On Wednesday 19 December 2007 12:12, Ricardo Cruz wrote:
If you guys are following the same path here, it would be cool to re-think the help material. I think most of it is an insult to the user; it describes the interface elements, while failing to explain what the tool is for, and how it will do what it purposes (it should state that it will overwrite file X, Y, and Z, and restart daemon A and B).
Exactly. This has been my argument for quite a while. But reading our help texts I find very little information what anything I could configure in that dialog is all about or why I would want or need to configure it. But I always get lectured about how to use an "Add" or "Edit" button. (BTW half an hour ago I deleted a nearly completed mail to this list suggesting to drop help texts alltogether for their overall lack of usefulness)
Some troubleshooting is also in serious need.
Right. This, however, is where we would need serious assistance from our documentation department. This goes far beyond what we as the development team can do. And then there is the issue of how to present it and disk space constraints (during installation). In an ideal world I would like to have HTML-based troubleshooting guides that preferably also include some mechanism to invoke the relevant YaST module. Our currently ongoing efforts to improve the YaST control center are heading into this direction. Help texts would also include Wikipedia links (so we could reuse a lot of very good existing documentation). [snip]

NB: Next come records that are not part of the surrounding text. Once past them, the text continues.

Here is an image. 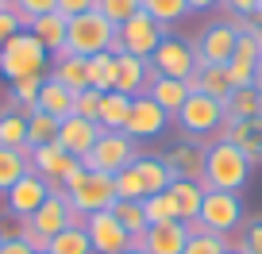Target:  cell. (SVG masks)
I'll list each match as a JSON object with an SVG mask.
<instances>
[{
  "mask_svg": "<svg viewBox=\"0 0 262 254\" xmlns=\"http://www.w3.org/2000/svg\"><path fill=\"white\" fill-rule=\"evenodd\" d=\"M205 189H220V193H243L251 181V162L247 154L228 139L205 143Z\"/></svg>",
  "mask_w": 262,
  "mask_h": 254,
  "instance_id": "6da1fadb",
  "label": "cell"
},
{
  "mask_svg": "<svg viewBox=\"0 0 262 254\" xmlns=\"http://www.w3.org/2000/svg\"><path fill=\"white\" fill-rule=\"evenodd\" d=\"M50 74V54L31 31H19L0 47V77L4 81H24V77H47Z\"/></svg>",
  "mask_w": 262,
  "mask_h": 254,
  "instance_id": "7a4b0ae2",
  "label": "cell"
},
{
  "mask_svg": "<svg viewBox=\"0 0 262 254\" xmlns=\"http://www.w3.org/2000/svg\"><path fill=\"white\" fill-rule=\"evenodd\" d=\"M66 197H70V208L77 212V220L93 212H108L116 204V181L112 173H93V170H81L70 185H66Z\"/></svg>",
  "mask_w": 262,
  "mask_h": 254,
  "instance_id": "3957f363",
  "label": "cell"
},
{
  "mask_svg": "<svg viewBox=\"0 0 262 254\" xmlns=\"http://www.w3.org/2000/svg\"><path fill=\"white\" fill-rule=\"evenodd\" d=\"M116 35H120V27L93 8V12H81V16L70 19V39H66V47H70V54L93 58V54H100V50H116Z\"/></svg>",
  "mask_w": 262,
  "mask_h": 254,
  "instance_id": "277c9868",
  "label": "cell"
},
{
  "mask_svg": "<svg viewBox=\"0 0 262 254\" xmlns=\"http://www.w3.org/2000/svg\"><path fill=\"white\" fill-rule=\"evenodd\" d=\"M173 120H178V127L189 139H220L228 116H224L220 100L205 97V93H189V100L181 104V112L173 116Z\"/></svg>",
  "mask_w": 262,
  "mask_h": 254,
  "instance_id": "5b68a950",
  "label": "cell"
},
{
  "mask_svg": "<svg viewBox=\"0 0 262 254\" xmlns=\"http://www.w3.org/2000/svg\"><path fill=\"white\" fill-rule=\"evenodd\" d=\"M139 158V143L131 139L127 131H100V139H97V147L85 154V170H93V173H120V170H127L131 162Z\"/></svg>",
  "mask_w": 262,
  "mask_h": 254,
  "instance_id": "8992f818",
  "label": "cell"
},
{
  "mask_svg": "<svg viewBox=\"0 0 262 254\" xmlns=\"http://www.w3.org/2000/svg\"><path fill=\"white\" fill-rule=\"evenodd\" d=\"M170 35V27H162L158 19H150L147 12H135L127 24H120V35H116V50L112 54H135V58H147L158 50V42Z\"/></svg>",
  "mask_w": 262,
  "mask_h": 254,
  "instance_id": "52a82bcc",
  "label": "cell"
},
{
  "mask_svg": "<svg viewBox=\"0 0 262 254\" xmlns=\"http://www.w3.org/2000/svg\"><path fill=\"white\" fill-rule=\"evenodd\" d=\"M196 223L212 235H224L228 239L231 231L243 227V200L239 193H220V189H205V204H201V216Z\"/></svg>",
  "mask_w": 262,
  "mask_h": 254,
  "instance_id": "ba28073f",
  "label": "cell"
},
{
  "mask_svg": "<svg viewBox=\"0 0 262 254\" xmlns=\"http://www.w3.org/2000/svg\"><path fill=\"white\" fill-rule=\"evenodd\" d=\"M196 66H201L196 62V47L185 39H173V35H166L158 42V50L150 54V70L158 77H173V81H189Z\"/></svg>",
  "mask_w": 262,
  "mask_h": 254,
  "instance_id": "9c48e42d",
  "label": "cell"
},
{
  "mask_svg": "<svg viewBox=\"0 0 262 254\" xmlns=\"http://www.w3.org/2000/svg\"><path fill=\"white\" fill-rule=\"evenodd\" d=\"M31 170L39 173L42 181H50V189H62V193H66V185H70L85 166H81V158L66 154L58 143H47V147L31 150Z\"/></svg>",
  "mask_w": 262,
  "mask_h": 254,
  "instance_id": "30bf717a",
  "label": "cell"
},
{
  "mask_svg": "<svg viewBox=\"0 0 262 254\" xmlns=\"http://www.w3.org/2000/svg\"><path fill=\"white\" fill-rule=\"evenodd\" d=\"M235 42H239L235 24H231V19H216V24H208L193 42L196 62H201V66H228L231 54H235Z\"/></svg>",
  "mask_w": 262,
  "mask_h": 254,
  "instance_id": "8fae6325",
  "label": "cell"
},
{
  "mask_svg": "<svg viewBox=\"0 0 262 254\" xmlns=\"http://www.w3.org/2000/svg\"><path fill=\"white\" fill-rule=\"evenodd\" d=\"M166 127H170V112H162V104H155L147 93L131 100V116H127V123H123V131H127L135 143L158 139Z\"/></svg>",
  "mask_w": 262,
  "mask_h": 254,
  "instance_id": "7c38bea8",
  "label": "cell"
},
{
  "mask_svg": "<svg viewBox=\"0 0 262 254\" xmlns=\"http://www.w3.org/2000/svg\"><path fill=\"white\" fill-rule=\"evenodd\" d=\"M81 223H85V235L93 243V254H123L131 246V235L120 227V220L112 212H93Z\"/></svg>",
  "mask_w": 262,
  "mask_h": 254,
  "instance_id": "4fadbf2b",
  "label": "cell"
},
{
  "mask_svg": "<svg viewBox=\"0 0 262 254\" xmlns=\"http://www.w3.org/2000/svg\"><path fill=\"white\" fill-rule=\"evenodd\" d=\"M47 197H50V181H42L39 173L31 170L24 181H16V185L4 193V208H8V212L24 223V220H31V216L39 212V204H42Z\"/></svg>",
  "mask_w": 262,
  "mask_h": 254,
  "instance_id": "5bb4252c",
  "label": "cell"
},
{
  "mask_svg": "<svg viewBox=\"0 0 262 254\" xmlns=\"http://www.w3.org/2000/svg\"><path fill=\"white\" fill-rule=\"evenodd\" d=\"M27 223H31L42 239H54L58 231H66L70 223H81V220H77V212L70 208V197H66L62 189H50V197L39 204V212H35Z\"/></svg>",
  "mask_w": 262,
  "mask_h": 254,
  "instance_id": "9a60e30c",
  "label": "cell"
},
{
  "mask_svg": "<svg viewBox=\"0 0 262 254\" xmlns=\"http://www.w3.org/2000/svg\"><path fill=\"white\" fill-rule=\"evenodd\" d=\"M100 127L97 120H81V116H66L62 123H58V147L66 150V154H74V158H81L85 162V154H89L93 147H97V139H100Z\"/></svg>",
  "mask_w": 262,
  "mask_h": 254,
  "instance_id": "2e32d148",
  "label": "cell"
},
{
  "mask_svg": "<svg viewBox=\"0 0 262 254\" xmlns=\"http://www.w3.org/2000/svg\"><path fill=\"white\" fill-rule=\"evenodd\" d=\"M155 81V70H150L147 58H135V54H116V93L123 97H143Z\"/></svg>",
  "mask_w": 262,
  "mask_h": 254,
  "instance_id": "e0dca14e",
  "label": "cell"
},
{
  "mask_svg": "<svg viewBox=\"0 0 262 254\" xmlns=\"http://www.w3.org/2000/svg\"><path fill=\"white\" fill-rule=\"evenodd\" d=\"M220 139L235 143V147L247 154V162L258 166L262 162V112L251 116V120H228L224 131H220Z\"/></svg>",
  "mask_w": 262,
  "mask_h": 254,
  "instance_id": "ac0fdd59",
  "label": "cell"
},
{
  "mask_svg": "<svg viewBox=\"0 0 262 254\" xmlns=\"http://www.w3.org/2000/svg\"><path fill=\"white\" fill-rule=\"evenodd\" d=\"M185 239H189V227L181 220H170V223H150L143 231L139 246L147 254H181L185 250Z\"/></svg>",
  "mask_w": 262,
  "mask_h": 254,
  "instance_id": "d6986e66",
  "label": "cell"
},
{
  "mask_svg": "<svg viewBox=\"0 0 262 254\" xmlns=\"http://www.w3.org/2000/svg\"><path fill=\"white\" fill-rule=\"evenodd\" d=\"M166 166L173 170V177L201 181L205 177V143H178V147L166 154Z\"/></svg>",
  "mask_w": 262,
  "mask_h": 254,
  "instance_id": "ffe728a7",
  "label": "cell"
},
{
  "mask_svg": "<svg viewBox=\"0 0 262 254\" xmlns=\"http://www.w3.org/2000/svg\"><path fill=\"white\" fill-rule=\"evenodd\" d=\"M27 31H31L35 39L47 47V54H58V50L66 47V39H70V19H66L62 12H47V16L31 19V24H27Z\"/></svg>",
  "mask_w": 262,
  "mask_h": 254,
  "instance_id": "44dd1931",
  "label": "cell"
},
{
  "mask_svg": "<svg viewBox=\"0 0 262 254\" xmlns=\"http://www.w3.org/2000/svg\"><path fill=\"white\" fill-rule=\"evenodd\" d=\"M170 197H173V204H178V220H181V223H196L201 204H205V181L178 177V181L170 185Z\"/></svg>",
  "mask_w": 262,
  "mask_h": 254,
  "instance_id": "7402d4cb",
  "label": "cell"
},
{
  "mask_svg": "<svg viewBox=\"0 0 262 254\" xmlns=\"http://www.w3.org/2000/svg\"><path fill=\"white\" fill-rule=\"evenodd\" d=\"M35 108H39V112H50L54 120H66V116H74V93L47 74L39 81V100H35Z\"/></svg>",
  "mask_w": 262,
  "mask_h": 254,
  "instance_id": "603a6c76",
  "label": "cell"
},
{
  "mask_svg": "<svg viewBox=\"0 0 262 254\" xmlns=\"http://www.w3.org/2000/svg\"><path fill=\"white\" fill-rule=\"evenodd\" d=\"M185 85H189V93H205V97L220 100V104L231 97V81H228V70L224 66H196Z\"/></svg>",
  "mask_w": 262,
  "mask_h": 254,
  "instance_id": "cb8c5ba5",
  "label": "cell"
},
{
  "mask_svg": "<svg viewBox=\"0 0 262 254\" xmlns=\"http://www.w3.org/2000/svg\"><path fill=\"white\" fill-rule=\"evenodd\" d=\"M135 170H139V177H143V189H147V197H155V193H166V189L173 185V170L166 166V158H158V154H139L135 158Z\"/></svg>",
  "mask_w": 262,
  "mask_h": 254,
  "instance_id": "d4e9b609",
  "label": "cell"
},
{
  "mask_svg": "<svg viewBox=\"0 0 262 254\" xmlns=\"http://www.w3.org/2000/svg\"><path fill=\"white\" fill-rule=\"evenodd\" d=\"M27 173H31V150L27 147H0V197L16 181H24Z\"/></svg>",
  "mask_w": 262,
  "mask_h": 254,
  "instance_id": "484cf974",
  "label": "cell"
},
{
  "mask_svg": "<svg viewBox=\"0 0 262 254\" xmlns=\"http://www.w3.org/2000/svg\"><path fill=\"white\" fill-rule=\"evenodd\" d=\"M147 97L155 100V104H162V112L178 116L181 104L189 100V85H185V81H173V77H158V74H155V81H150Z\"/></svg>",
  "mask_w": 262,
  "mask_h": 254,
  "instance_id": "4316f807",
  "label": "cell"
},
{
  "mask_svg": "<svg viewBox=\"0 0 262 254\" xmlns=\"http://www.w3.org/2000/svg\"><path fill=\"white\" fill-rule=\"evenodd\" d=\"M50 77L62 81L70 93L89 89V70H85V58L81 54H66V58H58V62H50Z\"/></svg>",
  "mask_w": 262,
  "mask_h": 254,
  "instance_id": "83f0119b",
  "label": "cell"
},
{
  "mask_svg": "<svg viewBox=\"0 0 262 254\" xmlns=\"http://www.w3.org/2000/svg\"><path fill=\"white\" fill-rule=\"evenodd\" d=\"M127 116H131V97H123V93H116V89L100 97V116H97V123L104 127V131H123Z\"/></svg>",
  "mask_w": 262,
  "mask_h": 254,
  "instance_id": "f1b7e54d",
  "label": "cell"
},
{
  "mask_svg": "<svg viewBox=\"0 0 262 254\" xmlns=\"http://www.w3.org/2000/svg\"><path fill=\"white\" fill-rule=\"evenodd\" d=\"M85 70H89V89H97V93L116 89V54L112 50H100V54L85 58Z\"/></svg>",
  "mask_w": 262,
  "mask_h": 254,
  "instance_id": "f546056e",
  "label": "cell"
},
{
  "mask_svg": "<svg viewBox=\"0 0 262 254\" xmlns=\"http://www.w3.org/2000/svg\"><path fill=\"white\" fill-rule=\"evenodd\" d=\"M108 212H112L116 220H120V227L131 235V243H139V239H143V231L150 227V223H147V212H143V200H116V204L108 208Z\"/></svg>",
  "mask_w": 262,
  "mask_h": 254,
  "instance_id": "4dcf8cb0",
  "label": "cell"
},
{
  "mask_svg": "<svg viewBox=\"0 0 262 254\" xmlns=\"http://www.w3.org/2000/svg\"><path fill=\"white\" fill-rule=\"evenodd\" d=\"M47 254H93V243L85 235V223H70L47 243Z\"/></svg>",
  "mask_w": 262,
  "mask_h": 254,
  "instance_id": "1f68e13d",
  "label": "cell"
},
{
  "mask_svg": "<svg viewBox=\"0 0 262 254\" xmlns=\"http://www.w3.org/2000/svg\"><path fill=\"white\" fill-rule=\"evenodd\" d=\"M58 123L62 120H54L50 112H27V150H35V147H47V143H58Z\"/></svg>",
  "mask_w": 262,
  "mask_h": 254,
  "instance_id": "d6a6232c",
  "label": "cell"
},
{
  "mask_svg": "<svg viewBox=\"0 0 262 254\" xmlns=\"http://www.w3.org/2000/svg\"><path fill=\"white\" fill-rule=\"evenodd\" d=\"M262 112V93L254 89H231V97L224 100V116L228 120H251V116Z\"/></svg>",
  "mask_w": 262,
  "mask_h": 254,
  "instance_id": "836d02e7",
  "label": "cell"
},
{
  "mask_svg": "<svg viewBox=\"0 0 262 254\" xmlns=\"http://www.w3.org/2000/svg\"><path fill=\"white\" fill-rule=\"evenodd\" d=\"M185 227H189V239H185V250L181 254H224L228 250V239L224 235H212L201 223H185Z\"/></svg>",
  "mask_w": 262,
  "mask_h": 254,
  "instance_id": "e575fe53",
  "label": "cell"
},
{
  "mask_svg": "<svg viewBox=\"0 0 262 254\" xmlns=\"http://www.w3.org/2000/svg\"><path fill=\"white\" fill-rule=\"evenodd\" d=\"M143 12H147L150 19H158L162 27H173V24H181V19L189 16V4L185 0H143Z\"/></svg>",
  "mask_w": 262,
  "mask_h": 254,
  "instance_id": "d590c367",
  "label": "cell"
},
{
  "mask_svg": "<svg viewBox=\"0 0 262 254\" xmlns=\"http://www.w3.org/2000/svg\"><path fill=\"white\" fill-rule=\"evenodd\" d=\"M0 147H27V116L0 112Z\"/></svg>",
  "mask_w": 262,
  "mask_h": 254,
  "instance_id": "8d00e7d4",
  "label": "cell"
},
{
  "mask_svg": "<svg viewBox=\"0 0 262 254\" xmlns=\"http://www.w3.org/2000/svg\"><path fill=\"white\" fill-rule=\"evenodd\" d=\"M143 212H147V223H170V220H178V204H173L170 189H166V193H155V197H143Z\"/></svg>",
  "mask_w": 262,
  "mask_h": 254,
  "instance_id": "74e56055",
  "label": "cell"
},
{
  "mask_svg": "<svg viewBox=\"0 0 262 254\" xmlns=\"http://www.w3.org/2000/svg\"><path fill=\"white\" fill-rule=\"evenodd\" d=\"M39 81L42 77H24V81H12V112H35V100H39Z\"/></svg>",
  "mask_w": 262,
  "mask_h": 254,
  "instance_id": "f35d334b",
  "label": "cell"
},
{
  "mask_svg": "<svg viewBox=\"0 0 262 254\" xmlns=\"http://www.w3.org/2000/svg\"><path fill=\"white\" fill-rule=\"evenodd\" d=\"M112 181H116V200H143V197H147V189H143V177H139V170H135V166L120 170Z\"/></svg>",
  "mask_w": 262,
  "mask_h": 254,
  "instance_id": "ab89813d",
  "label": "cell"
},
{
  "mask_svg": "<svg viewBox=\"0 0 262 254\" xmlns=\"http://www.w3.org/2000/svg\"><path fill=\"white\" fill-rule=\"evenodd\" d=\"M97 12L120 27V24H127L135 12H143V0H97Z\"/></svg>",
  "mask_w": 262,
  "mask_h": 254,
  "instance_id": "60d3db41",
  "label": "cell"
},
{
  "mask_svg": "<svg viewBox=\"0 0 262 254\" xmlns=\"http://www.w3.org/2000/svg\"><path fill=\"white\" fill-rule=\"evenodd\" d=\"M224 70H228L231 89H251L254 77H258V62H247V58H235V54H231V62Z\"/></svg>",
  "mask_w": 262,
  "mask_h": 254,
  "instance_id": "b9f144b4",
  "label": "cell"
},
{
  "mask_svg": "<svg viewBox=\"0 0 262 254\" xmlns=\"http://www.w3.org/2000/svg\"><path fill=\"white\" fill-rule=\"evenodd\" d=\"M100 97H104V93H97V89L74 93V116H81V120H97V116H100Z\"/></svg>",
  "mask_w": 262,
  "mask_h": 254,
  "instance_id": "7bdbcfd3",
  "label": "cell"
},
{
  "mask_svg": "<svg viewBox=\"0 0 262 254\" xmlns=\"http://www.w3.org/2000/svg\"><path fill=\"white\" fill-rule=\"evenodd\" d=\"M19 31H27V19L19 16L16 8H0V47L8 39H16Z\"/></svg>",
  "mask_w": 262,
  "mask_h": 254,
  "instance_id": "ee69618b",
  "label": "cell"
},
{
  "mask_svg": "<svg viewBox=\"0 0 262 254\" xmlns=\"http://www.w3.org/2000/svg\"><path fill=\"white\" fill-rule=\"evenodd\" d=\"M16 12L31 24V19L47 16V12H58V0H16Z\"/></svg>",
  "mask_w": 262,
  "mask_h": 254,
  "instance_id": "f6af8a7d",
  "label": "cell"
},
{
  "mask_svg": "<svg viewBox=\"0 0 262 254\" xmlns=\"http://www.w3.org/2000/svg\"><path fill=\"white\" fill-rule=\"evenodd\" d=\"M235 250L239 254H262V220L247 223V231H243V239H239Z\"/></svg>",
  "mask_w": 262,
  "mask_h": 254,
  "instance_id": "bcb514c9",
  "label": "cell"
},
{
  "mask_svg": "<svg viewBox=\"0 0 262 254\" xmlns=\"http://www.w3.org/2000/svg\"><path fill=\"white\" fill-rule=\"evenodd\" d=\"M220 8H228L231 19H247L258 12V0H220Z\"/></svg>",
  "mask_w": 262,
  "mask_h": 254,
  "instance_id": "7dc6e473",
  "label": "cell"
},
{
  "mask_svg": "<svg viewBox=\"0 0 262 254\" xmlns=\"http://www.w3.org/2000/svg\"><path fill=\"white\" fill-rule=\"evenodd\" d=\"M231 24H235L239 35H251V39L262 47V12H254V16H247V19H231Z\"/></svg>",
  "mask_w": 262,
  "mask_h": 254,
  "instance_id": "c3c4849f",
  "label": "cell"
},
{
  "mask_svg": "<svg viewBox=\"0 0 262 254\" xmlns=\"http://www.w3.org/2000/svg\"><path fill=\"white\" fill-rule=\"evenodd\" d=\"M235 58H247V62H262V47L251 39V35H239V42H235Z\"/></svg>",
  "mask_w": 262,
  "mask_h": 254,
  "instance_id": "681fc988",
  "label": "cell"
},
{
  "mask_svg": "<svg viewBox=\"0 0 262 254\" xmlns=\"http://www.w3.org/2000/svg\"><path fill=\"white\" fill-rule=\"evenodd\" d=\"M93 8H97V0H58V12H62L66 19L81 16V12H93Z\"/></svg>",
  "mask_w": 262,
  "mask_h": 254,
  "instance_id": "f907efd6",
  "label": "cell"
},
{
  "mask_svg": "<svg viewBox=\"0 0 262 254\" xmlns=\"http://www.w3.org/2000/svg\"><path fill=\"white\" fill-rule=\"evenodd\" d=\"M0 254H35V250H31V246H27L19 235H12V239L4 235V243H0Z\"/></svg>",
  "mask_w": 262,
  "mask_h": 254,
  "instance_id": "816d5d0a",
  "label": "cell"
},
{
  "mask_svg": "<svg viewBox=\"0 0 262 254\" xmlns=\"http://www.w3.org/2000/svg\"><path fill=\"white\" fill-rule=\"evenodd\" d=\"M189 4V12H212V8H220V0H185Z\"/></svg>",
  "mask_w": 262,
  "mask_h": 254,
  "instance_id": "f5cc1de1",
  "label": "cell"
},
{
  "mask_svg": "<svg viewBox=\"0 0 262 254\" xmlns=\"http://www.w3.org/2000/svg\"><path fill=\"white\" fill-rule=\"evenodd\" d=\"M123 254H147V250H143L139 243H131V246H127V250H123Z\"/></svg>",
  "mask_w": 262,
  "mask_h": 254,
  "instance_id": "db71d44e",
  "label": "cell"
},
{
  "mask_svg": "<svg viewBox=\"0 0 262 254\" xmlns=\"http://www.w3.org/2000/svg\"><path fill=\"white\" fill-rule=\"evenodd\" d=\"M254 89L262 93V62H258V77H254Z\"/></svg>",
  "mask_w": 262,
  "mask_h": 254,
  "instance_id": "11a10c76",
  "label": "cell"
},
{
  "mask_svg": "<svg viewBox=\"0 0 262 254\" xmlns=\"http://www.w3.org/2000/svg\"><path fill=\"white\" fill-rule=\"evenodd\" d=\"M0 8H16V0H0Z\"/></svg>",
  "mask_w": 262,
  "mask_h": 254,
  "instance_id": "9f6ffc18",
  "label": "cell"
},
{
  "mask_svg": "<svg viewBox=\"0 0 262 254\" xmlns=\"http://www.w3.org/2000/svg\"><path fill=\"white\" fill-rule=\"evenodd\" d=\"M224 254H239V250H231V246H228V250H224Z\"/></svg>",
  "mask_w": 262,
  "mask_h": 254,
  "instance_id": "6f0895ef",
  "label": "cell"
},
{
  "mask_svg": "<svg viewBox=\"0 0 262 254\" xmlns=\"http://www.w3.org/2000/svg\"><path fill=\"white\" fill-rule=\"evenodd\" d=\"M0 243H4V231H0Z\"/></svg>",
  "mask_w": 262,
  "mask_h": 254,
  "instance_id": "680465c9",
  "label": "cell"
},
{
  "mask_svg": "<svg viewBox=\"0 0 262 254\" xmlns=\"http://www.w3.org/2000/svg\"><path fill=\"white\" fill-rule=\"evenodd\" d=\"M258 12H262V0H258Z\"/></svg>",
  "mask_w": 262,
  "mask_h": 254,
  "instance_id": "91938a15",
  "label": "cell"
},
{
  "mask_svg": "<svg viewBox=\"0 0 262 254\" xmlns=\"http://www.w3.org/2000/svg\"><path fill=\"white\" fill-rule=\"evenodd\" d=\"M39 254H47V250H39Z\"/></svg>",
  "mask_w": 262,
  "mask_h": 254,
  "instance_id": "94428289",
  "label": "cell"
}]
</instances>
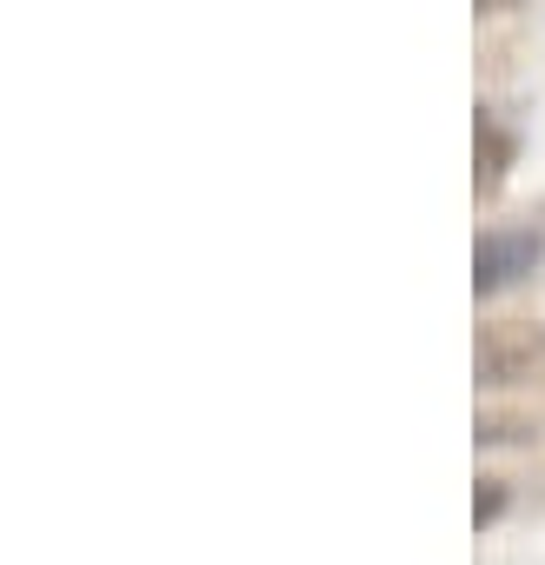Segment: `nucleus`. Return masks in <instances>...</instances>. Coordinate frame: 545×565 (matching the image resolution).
Here are the masks:
<instances>
[{
    "instance_id": "39448f33",
    "label": "nucleus",
    "mask_w": 545,
    "mask_h": 565,
    "mask_svg": "<svg viewBox=\"0 0 545 565\" xmlns=\"http://www.w3.org/2000/svg\"><path fill=\"white\" fill-rule=\"evenodd\" d=\"M492 8H512V0H492Z\"/></svg>"
},
{
    "instance_id": "f257e3e1",
    "label": "nucleus",
    "mask_w": 545,
    "mask_h": 565,
    "mask_svg": "<svg viewBox=\"0 0 545 565\" xmlns=\"http://www.w3.org/2000/svg\"><path fill=\"white\" fill-rule=\"evenodd\" d=\"M545 366V327L532 320H492L479 327V380L485 386H519Z\"/></svg>"
},
{
    "instance_id": "7ed1b4c3",
    "label": "nucleus",
    "mask_w": 545,
    "mask_h": 565,
    "mask_svg": "<svg viewBox=\"0 0 545 565\" xmlns=\"http://www.w3.org/2000/svg\"><path fill=\"white\" fill-rule=\"evenodd\" d=\"M505 173H512V134L479 120V134H472V186H479V200H492L505 186Z\"/></svg>"
},
{
    "instance_id": "20e7f679",
    "label": "nucleus",
    "mask_w": 545,
    "mask_h": 565,
    "mask_svg": "<svg viewBox=\"0 0 545 565\" xmlns=\"http://www.w3.org/2000/svg\"><path fill=\"white\" fill-rule=\"evenodd\" d=\"M499 505H505V486H499V479H485V492H479V505H472V512H479V525H492V519H499Z\"/></svg>"
},
{
    "instance_id": "f03ea898",
    "label": "nucleus",
    "mask_w": 545,
    "mask_h": 565,
    "mask_svg": "<svg viewBox=\"0 0 545 565\" xmlns=\"http://www.w3.org/2000/svg\"><path fill=\"white\" fill-rule=\"evenodd\" d=\"M532 266H538V233L499 226V233H485L479 253H472V287H479V294H505V287H519Z\"/></svg>"
}]
</instances>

Also, it seems that the installer is becoming more RAM expensive at every release. Having a dedicated box to help won't help, because it will encourage people to expand it, and, as it is, the help text stays in memory, including when you go to sub-pages, the parent pages will still be in memory.
I am pretty sure that help texts are not what is clogging up memory. We are
talking about some kilobytes here (or more usually about a couple of hundred
bytes). This is not where all those megabytes go.